Many of the principles of love and attention for your nonprofit’s finance apply to your personal finance, too. For instance, making a personal budget and weekly spending plan for your household are remarkably like developing your project budget and making a liquidity plan for project implementation. Monitoring how this works out as well as planning for future financial challenges also follow similar principles both at home and for your nonprofit. There is one big and important difference, however, and that is in the meaning of money received on your account. In the answer to the question: What is income for a nonprofit?

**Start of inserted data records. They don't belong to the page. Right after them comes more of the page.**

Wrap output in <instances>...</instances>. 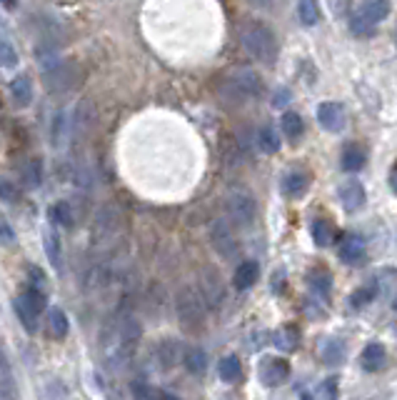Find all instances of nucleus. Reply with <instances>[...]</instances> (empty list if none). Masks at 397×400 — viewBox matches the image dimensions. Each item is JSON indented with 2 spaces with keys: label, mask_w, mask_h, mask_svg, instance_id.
<instances>
[{
  "label": "nucleus",
  "mask_w": 397,
  "mask_h": 400,
  "mask_svg": "<svg viewBox=\"0 0 397 400\" xmlns=\"http://www.w3.org/2000/svg\"><path fill=\"white\" fill-rule=\"evenodd\" d=\"M318 123L330 133H340L345 128V110L340 103H332V100H325L318 105Z\"/></svg>",
  "instance_id": "nucleus-7"
},
{
  "label": "nucleus",
  "mask_w": 397,
  "mask_h": 400,
  "mask_svg": "<svg viewBox=\"0 0 397 400\" xmlns=\"http://www.w3.org/2000/svg\"><path fill=\"white\" fill-rule=\"evenodd\" d=\"M307 185H310V175L302 171H290L283 178V193L288 198H302L307 193Z\"/></svg>",
  "instance_id": "nucleus-11"
},
{
  "label": "nucleus",
  "mask_w": 397,
  "mask_h": 400,
  "mask_svg": "<svg viewBox=\"0 0 397 400\" xmlns=\"http://www.w3.org/2000/svg\"><path fill=\"white\" fill-rule=\"evenodd\" d=\"M360 363H363V371H368V373L382 371V368H385V363H387L385 348H382L380 343H370L368 348L363 350V358H360Z\"/></svg>",
  "instance_id": "nucleus-13"
},
{
  "label": "nucleus",
  "mask_w": 397,
  "mask_h": 400,
  "mask_svg": "<svg viewBox=\"0 0 397 400\" xmlns=\"http://www.w3.org/2000/svg\"><path fill=\"white\" fill-rule=\"evenodd\" d=\"M177 315L187 326H195L203 320V300L198 298V293L190 291V288H182L177 293Z\"/></svg>",
  "instance_id": "nucleus-6"
},
{
  "label": "nucleus",
  "mask_w": 397,
  "mask_h": 400,
  "mask_svg": "<svg viewBox=\"0 0 397 400\" xmlns=\"http://www.w3.org/2000/svg\"><path fill=\"white\" fill-rule=\"evenodd\" d=\"M257 145H260V150H262V153H267V155L278 153V150H280L278 131H275L273 126H265L260 133H257Z\"/></svg>",
  "instance_id": "nucleus-24"
},
{
  "label": "nucleus",
  "mask_w": 397,
  "mask_h": 400,
  "mask_svg": "<svg viewBox=\"0 0 397 400\" xmlns=\"http://www.w3.org/2000/svg\"><path fill=\"white\" fill-rule=\"evenodd\" d=\"M285 100H290V93L288 91H280L278 93V95H275V105H278V108H283V103H285Z\"/></svg>",
  "instance_id": "nucleus-42"
},
{
  "label": "nucleus",
  "mask_w": 397,
  "mask_h": 400,
  "mask_svg": "<svg viewBox=\"0 0 397 400\" xmlns=\"http://www.w3.org/2000/svg\"><path fill=\"white\" fill-rule=\"evenodd\" d=\"M227 213H230V218H233L235 223L248 228L257 215V203L245 188H235L227 195Z\"/></svg>",
  "instance_id": "nucleus-2"
},
{
  "label": "nucleus",
  "mask_w": 397,
  "mask_h": 400,
  "mask_svg": "<svg viewBox=\"0 0 397 400\" xmlns=\"http://www.w3.org/2000/svg\"><path fill=\"white\" fill-rule=\"evenodd\" d=\"M203 298L210 305H220V300L225 298V286L215 278L213 270H208V273L203 275Z\"/></svg>",
  "instance_id": "nucleus-14"
},
{
  "label": "nucleus",
  "mask_w": 397,
  "mask_h": 400,
  "mask_svg": "<svg viewBox=\"0 0 397 400\" xmlns=\"http://www.w3.org/2000/svg\"><path fill=\"white\" fill-rule=\"evenodd\" d=\"M23 303L28 305L35 315H40L43 313V308H46V295L40 293V288L30 286V288H25V293H23Z\"/></svg>",
  "instance_id": "nucleus-28"
},
{
  "label": "nucleus",
  "mask_w": 397,
  "mask_h": 400,
  "mask_svg": "<svg viewBox=\"0 0 397 400\" xmlns=\"http://www.w3.org/2000/svg\"><path fill=\"white\" fill-rule=\"evenodd\" d=\"M40 178H43V173H40V160H30L28 168H25V183H28L30 188H35V185L40 183Z\"/></svg>",
  "instance_id": "nucleus-35"
},
{
  "label": "nucleus",
  "mask_w": 397,
  "mask_h": 400,
  "mask_svg": "<svg viewBox=\"0 0 397 400\" xmlns=\"http://www.w3.org/2000/svg\"><path fill=\"white\" fill-rule=\"evenodd\" d=\"M227 91H233L238 100H248V98H255L260 93V78H257L255 70L250 68H238L230 80H227Z\"/></svg>",
  "instance_id": "nucleus-4"
},
{
  "label": "nucleus",
  "mask_w": 397,
  "mask_h": 400,
  "mask_svg": "<svg viewBox=\"0 0 397 400\" xmlns=\"http://www.w3.org/2000/svg\"><path fill=\"white\" fill-rule=\"evenodd\" d=\"M48 326H51V333L55 338H65L70 331V323H68V315L62 308H51L48 313Z\"/></svg>",
  "instance_id": "nucleus-23"
},
{
  "label": "nucleus",
  "mask_w": 397,
  "mask_h": 400,
  "mask_svg": "<svg viewBox=\"0 0 397 400\" xmlns=\"http://www.w3.org/2000/svg\"><path fill=\"white\" fill-rule=\"evenodd\" d=\"M340 203L345 206V211H350V213L360 211V208L365 206L363 183H358V180H347V183L340 188Z\"/></svg>",
  "instance_id": "nucleus-10"
},
{
  "label": "nucleus",
  "mask_w": 397,
  "mask_h": 400,
  "mask_svg": "<svg viewBox=\"0 0 397 400\" xmlns=\"http://www.w3.org/2000/svg\"><path fill=\"white\" fill-rule=\"evenodd\" d=\"M240 43L248 51L250 58H255L257 63L273 65L278 60V38L267 25L262 23H248L240 30Z\"/></svg>",
  "instance_id": "nucleus-1"
},
{
  "label": "nucleus",
  "mask_w": 397,
  "mask_h": 400,
  "mask_svg": "<svg viewBox=\"0 0 397 400\" xmlns=\"http://www.w3.org/2000/svg\"><path fill=\"white\" fill-rule=\"evenodd\" d=\"M297 15L305 28H315L320 23V8L318 0H297Z\"/></svg>",
  "instance_id": "nucleus-20"
},
{
  "label": "nucleus",
  "mask_w": 397,
  "mask_h": 400,
  "mask_svg": "<svg viewBox=\"0 0 397 400\" xmlns=\"http://www.w3.org/2000/svg\"><path fill=\"white\" fill-rule=\"evenodd\" d=\"M275 345H278L280 350H292V348H295V333H292V331H280L278 335H275Z\"/></svg>",
  "instance_id": "nucleus-36"
},
{
  "label": "nucleus",
  "mask_w": 397,
  "mask_h": 400,
  "mask_svg": "<svg viewBox=\"0 0 397 400\" xmlns=\"http://www.w3.org/2000/svg\"><path fill=\"white\" fill-rule=\"evenodd\" d=\"M205 366H208V358H205V353L200 348H193V350H187L185 355V368L193 375H203L205 373Z\"/></svg>",
  "instance_id": "nucleus-27"
},
{
  "label": "nucleus",
  "mask_w": 397,
  "mask_h": 400,
  "mask_svg": "<svg viewBox=\"0 0 397 400\" xmlns=\"http://www.w3.org/2000/svg\"><path fill=\"white\" fill-rule=\"evenodd\" d=\"M323 358L328 360L330 366H335V363H340V360L345 358V345L337 343V340H325V345H323Z\"/></svg>",
  "instance_id": "nucleus-30"
},
{
  "label": "nucleus",
  "mask_w": 397,
  "mask_h": 400,
  "mask_svg": "<svg viewBox=\"0 0 397 400\" xmlns=\"http://www.w3.org/2000/svg\"><path fill=\"white\" fill-rule=\"evenodd\" d=\"M280 126H283V135L288 138L290 143H297V140L302 138V133H305V123H302L300 115L292 113V110L283 113V120H280Z\"/></svg>",
  "instance_id": "nucleus-15"
},
{
  "label": "nucleus",
  "mask_w": 397,
  "mask_h": 400,
  "mask_svg": "<svg viewBox=\"0 0 397 400\" xmlns=\"http://www.w3.org/2000/svg\"><path fill=\"white\" fill-rule=\"evenodd\" d=\"M68 113L65 110H58L55 118H53V145L55 148H62L65 143V135H68Z\"/></svg>",
  "instance_id": "nucleus-25"
},
{
  "label": "nucleus",
  "mask_w": 397,
  "mask_h": 400,
  "mask_svg": "<svg viewBox=\"0 0 397 400\" xmlns=\"http://www.w3.org/2000/svg\"><path fill=\"white\" fill-rule=\"evenodd\" d=\"M312 240H315V246L325 248L332 243V225L328 223V220H323V218H318V220H312Z\"/></svg>",
  "instance_id": "nucleus-26"
},
{
  "label": "nucleus",
  "mask_w": 397,
  "mask_h": 400,
  "mask_svg": "<svg viewBox=\"0 0 397 400\" xmlns=\"http://www.w3.org/2000/svg\"><path fill=\"white\" fill-rule=\"evenodd\" d=\"M51 218L55 225H62V228H73V211H70L68 203H55L51 208Z\"/></svg>",
  "instance_id": "nucleus-29"
},
{
  "label": "nucleus",
  "mask_w": 397,
  "mask_h": 400,
  "mask_svg": "<svg viewBox=\"0 0 397 400\" xmlns=\"http://www.w3.org/2000/svg\"><path fill=\"white\" fill-rule=\"evenodd\" d=\"M0 3H3L8 11H15V8H18V0H0Z\"/></svg>",
  "instance_id": "nucleus-43"
},
{
  "label": "nucleus",
  "mask_w": 397,
  "mask_h": 400,
  "mask_svg": "<svg viewBox=\"0 0 397 400\" xmlns=\"http://www.w3.org/2000/svg\"><path fill=\"white\" fill-rule=\"evenodd\" d=\"M360 15L377 25L390 15V0H363V13Z\"/></svg>",
  "instance_id": "nucleus-16"
},
{
  "label": "nucleus",
  "mask_w": 397,
  "mask_h": 400,
  "mask_svg": "<svg viewBox=\"0 0 397 400\" xmlns=\"http://www.w3.org/2000/svg\"><path fill=\"white\" fill-rule=\"evenodd\" d=\"M217 373H220V380L222 383H235L243 373V366H240V360L235 355H225L220 360V366H217Z\"/></svg>",
  "instance_id": "nucleus-22"
},
{
  "label": "nucleus",
  "mask_w": 397,
  "mask_h": 400,
  "mask_svg": "<svg viewBox=\"0 0 397 400\" xmlns=\"http://www.w3.org/2000/svg\"><path fill=\"white\" fill-rule=\"evenodd\" d=\"M250 3H253L255 8H260V11H267V8H273L275 0H250Z\"/></svg>",
  "instance_id": "nucleus-41"
},
{
  "label": "nucleus",
  "mask_w": 397,
  "mask_h": 400,
  "mask_svg": "<svg viewBox=\"0 0 397 400\" xmlns=\"http://www.w3.org/2000/svg\"><path fill=\"white\" fill-rule=\"evenodd\" d=\"M18 53L8 40H0V68H15Z\"/></svg>",
  "instance_id": "nucleus-33"
},
{
  "label": "nucleus",
  "mask_w": 397,
  "mask_h": 400,
  "mask_svg": "<svg viewBox=\"0 0 397 400\" xmlns=\"http://www.w3.org/2000/svg\"><path fill=\"white\" fill-rule=\"evenodd\" d=\"M350 30H352V35H358V38H370V35L375 33V23L365 20L363 15H355L350 23Z\"/></svg>",
  "instance_id": "nucleus-34"
},
{
  "label": "nucleus",
  "mask_w": 397,
  "mask_h": 400,
  "mask_svg": "<svg viewBox=\"0 0 397 400\" xmlns=\"http://www.w3.org/2000/svg\"><path fill=\"white\" fill-rule=\"evenodd\" d=\"M11 98L13 103L25 108V105L33 103V80L28 75H18V78L11 80Z\"/></svg>",
  "instance_id": "nucleus-12"
},
{
  "label": "nucleus",
  "mask_w": 397,
  "mask_h": 400,
  "mask_svg": "<svg viewBox=\"0 0 397 400\" xmlns=\"http://www.w3.org/2000/svg\"><path fill=\"white\" fill-rule=\"evenodd\" d=\"M0 243H6V246L15 243V233H13V228L8 225V220H3V218H0Z\"/></svg>",
  "instance_id": "nucleus-38"
},
{
  "label": "nucleus",
  "mask_w": 397,
  "mask_h": 400,
  "mask_svg": "<svg viewBox=\"0 0 397 400\" xmlns=\"http://www.w3.org/2000/svg\"><path fill=\"white\" fill-rule=\"evenodd\" d=\"M328 6H330V13L335 18H345L352 8V0H328Z\"/></svg>",
  "instance_id": "nucleus-37"
},
{
  "label": "nucleus",
  "mask_w": 397,
  "mask_h": 400,
  "mask_svg": "<svg viewBox=\"0 0 397 400\" xmlns=\"http://www.w3.org/2000/svg\"><path fill=\"white\" fill-rule=\"evenodd\" d=\"M158 400H177L175 395H170V393H158Z\"/></svg>",
  "instance_id": "nucleus-44"
},
{
  "label": "nucleus",
  "mask_w": 397,
  "mask_h": 400,
  "mask_svg": "<svg viewBox=\"0 0 397 400\" xmlns=\"http://www.w3.org/2000/svg\"><path fill=\"white\" fill-rule=\"evenodd\" d=\"M210 243L222 260H235V255H238V240H235V233L230 230V223H227V220H222V218L213 220Z\"/></svg>",
  "instance_id": "nucleus-3"
},
{
  "label": "nucleus",
  "mask_w": 397,
  "mask_h": 400,
  "mask_svg": "<svg viewBox=\"0 0 397 400\" xmlns=\"http://www.w3.org/2000/svg\"><path fill=\"white\" fill-rule=\"evenodd\" d=\"M0 200H15V188L8 180H0Z\"/></svg>",
  "instance_id": "nucleus-39"
},
{
  "label": "nucleus",
  "mask_w": 397,
  "mask_h": 400,
  "mask_svg": "<svg viewBox=\"0 0 397 400\" xmlns=\"http://www.w3.org/2000/svg\"><path fill=\"white\" fill-rule=\"evenodd\" d=\"M337 255H340L342 263H358L365 255V240L358 233H347L340 240V248H337Z\"/></svg>",
  "instance_id": "nucleus-9"
},
{
  "label": "nucleus",
  "mask_w": 397,
  "mask_h": 400,
  "mask_svg": "<svg viewBox=\"0 0 397 400\" xmlns=\"http://www.w3.org/2000/svg\"><path fill=\"white\" fill-rule=\"evenodd\" d=\"M302 400H315V398H312V395H302Z\"/></svg>",
  "instance_id": "nucleus-45"
},
{
  "label": "nucleus",
  "mask_w": 397,
  "mask_h": 400,
  "mask_svg": "<svg viewBox=\"0 0 397 400\" xmlns=\"http://www.w3.org/2000/svg\"><path fill=\"white\" fill-rule=\"evenodd\" d=\"M43 246H46L51 265L55 270H60L62 268V263H60V238H58V233L53 228H46V233H43Z\"/></svg>",
  "instance_id": "nucleus-21"
},
{
  "label": "nucleus",
  "mask_w": 397,
  "mask_h": 400,
  "mask_svg": "<svg viewBox=\"0 0 397 400\" xmlns=\"http://www.w3.org/2000/svg\"><path fill=\"white\" fill-rule=\"evenodd\" d=\"M43 78H46V86L48 91L53 93V95H58V93H65L70 91V88L75 86V80H78V70H75L73 63H58L55 68L46 70L43 73Z\"/></svg>",
  "instance_id": "nucleus-5"
},
{
  "label": "nucleus",
  "mask_w": 397,
  "mask_h": 400,
  "mask_svg": "<svg viewBox=\"0 0 397 400\" xmlns=\"http://www.w3.org/2000/svg\"><path fill=\"white\" fill-rule=\"evenodd\" d=\"M257 263L255 260H245V263L238 265V270H235V288L238 291H248L253 283L257 280Z\"/></svg>",
  "instance_id": "nucleus-19"
},
{
  "label": "nucleus",
  "mask_w": 397,
  "mask_h": 400,
  "mask_svg": "<svg viewBox=\"0 0 397 400\" xmlns=\"http://www.w3.org/2000/svg\"><path fill=\"white\" fill-rule=\"evenodd\" d=\"M365 160H368V158H365V150L360 148V145L350 143L345 150H342V171H347V173L363 171Z\"/></svg>",
  "instance_id": "nucleus-18"
},
{
  "label": "nucleus",
  "mask_w": 397,
  "mask_h": 400,
  "mask_svg": "<svg viewBox=\"0 0 397 400\" xmlns=\"http://www.w3.org/2000/svg\"><path fill=\"white\" fill-rule=\"evenodd\" d=\"M288 378H290V363H288V360L270 358L260 366L262 385H270V388H275V385H283Z\"/></svg>",
  "instance_id": "nucleus-8"
},
{
  "label": "nucleus",
  "mask_w": 397,
  "mask_h": 400,
  "mask_svg": "<svg viewBox=\"0 0 397 400\" xmlns=\"http://www.w3.org/2000/svg\"><path fill=\"white\" fill-rule=\"evenodd\" d=\"M15 313H18V318H20V323L25 326V331L35 333V318H38V315L23 303V298H18L15 300Z\"/></svg>",
  "instance_id": "nucleus-32"
},
{
  "label": "nucleus",
  "mask_w": 397,
  "mask_h": 400,
  "mask_svg": "<svg viewBox=\"0 0 397 400\" xmlns=\"http://www.w3.org/2000/svg\"><path fill=\"white\" fill-rule=\"evenodd\" d=\"M115 230H118V218L113 215V211H100L97 223H95V238L102 240V243H108L115 235Z\"/></svg>",
  "instance_id": "nucleus-17"
},
{
  "label": "nucleus",
  "mask_w": 397,
  "mask_h": 400,
  "mask_svg": "<svg viewBox=\"0 0 397 400\" xmlns=\"http://www.w3.org/2000/svg\"><path fill=\"white\" fill-rule=\"evenodd\" d=\"M133 390H135V398L137 400H153V398H150V390L145 388V385L135 383V385H133Z\"/></svg>",
  "instance_id": "nucleus-40"
},
{
  "label": "nucleus",
  "mask_w": 397,
  "mask_h": 400,
  "mask_svg": "<svg viewBox=\"0 0 397 400\" xmlns=\"http://www.w3.org/2000/svg\"><path fill=\"white\" fill-rule=\"evenodd\" d=\"M177 343L175 340H165L163 345H160V366L163 368H173L177 363Z\"/></svg>",
  "instance_id": "nucleus-31"
}]
</instances>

Income in your personal account
If you receive your monthly salary in your personal bank account, that is your income for the month. You can spend this whatever way you like. OK, maybe not exactly, if you have a family to take care of, or if you have debts or if you have very expensive likes …. But you get my drift. This money is yours and under normal circumstances nobody will pay attention to how you spend every ten cents of it.
Money received by your nonprofit
If your nonprofit receives money from a donor in its bank account this is not income in the same way. Unless it is an unearmarked donation, it is likely part of a series of instalments for your approved project. This means that you should consider this money an advance payment from which you can cover project costs. You cannot spend this money any which you like, because it is earmarked for your approved project.
Money in the bank does not equal income
This money is not income for your organization. At least, not yet. Until you have spent the money on the project in accordance with the approved budget and in line with all donor conditions and requirements, this is not income. It becomes income as soon as you have incurred eligible expenses for the project within the project period. The equivalent of these expenses is what you will state as income in your annual accounts report.
Received in advance?
Project income realized in a certain period (like a book year if we look at the annual accounts report) can be both more or less than what you received in the bank for that project in that period. Maybe you could not spend all the money received because of hiccups in the implementation. Or maybe the period for which the donor intended the money extends beyond the period you are looking at. That can happen for instance if you receive a new instalment for 6 months in December, and if your book year ends on 31 December.
In this case, you have money on your bank account that is not yet fully yours. Financially, you have a sort of debt to your donor. You can pay this debt off by implementing the project as agreed. (If this happens at the end of your project, you will have to return the remaining funds of course, as you do not have remaining project time.)
It is also possible that you spent more than your donor transferred to you. If you incurred eligible costs within the project period, this simply means that your donor has a debt to you. Perhaps you need to report to your donor quarterly. And maybe you have reported in January about your eligible project expenses in October-November-December. Your donor learns they owe you money when they check your financial progress report. Maybe they pay up in February and maybe they even send a bit extra as advance for the new quarter, from January to March. In your annual accounts this looks like a debt of your donor to you at 31 December. But by the time you present that in your annual accounts report, the debt has already been settled.
While your salary is pretty certain, under normal circumstances, money received from your donor can be less certain as income. Technically, you can be certain only after the donor has approved, in writing, your final report and has settled the financial balance in line with what you reported.
Audit after project closure
To be very precise, you can only be 100% certain after the passing of the period in which your donor can still request an auditor to check your books.
Most donor contracts stipulate a period in which you need to keep all project documents and need to provide access to these at any time. This may be up to ten years, depending on the donor. During this period the donor can contract an auditor and send them to you to check on the project finance. This sounds far out, but it does happen. And it can lead to the auditor concluding that some expenses were ineligible after all. Meaning that you may have to pay back money that you had considered income after all. To be sure, this does not happen a lot. But I have seen it happen and it ain’t nice.
Care, Plan, Monitor
The recipe for avoiding such surprises as much as possible is quite simple, really. Take care of the money from the moment you start budgeting for your project (yes, I mean that). Make a good plan for project implementation including financial implementation as soon as you receive that grant agreement. Monitor all checks and balances regularly from the moment the money lands in your account. See this money as on loan, instead of as income. Treat it like the precious treasure it is. Just like you would treat your own hard-earned savings.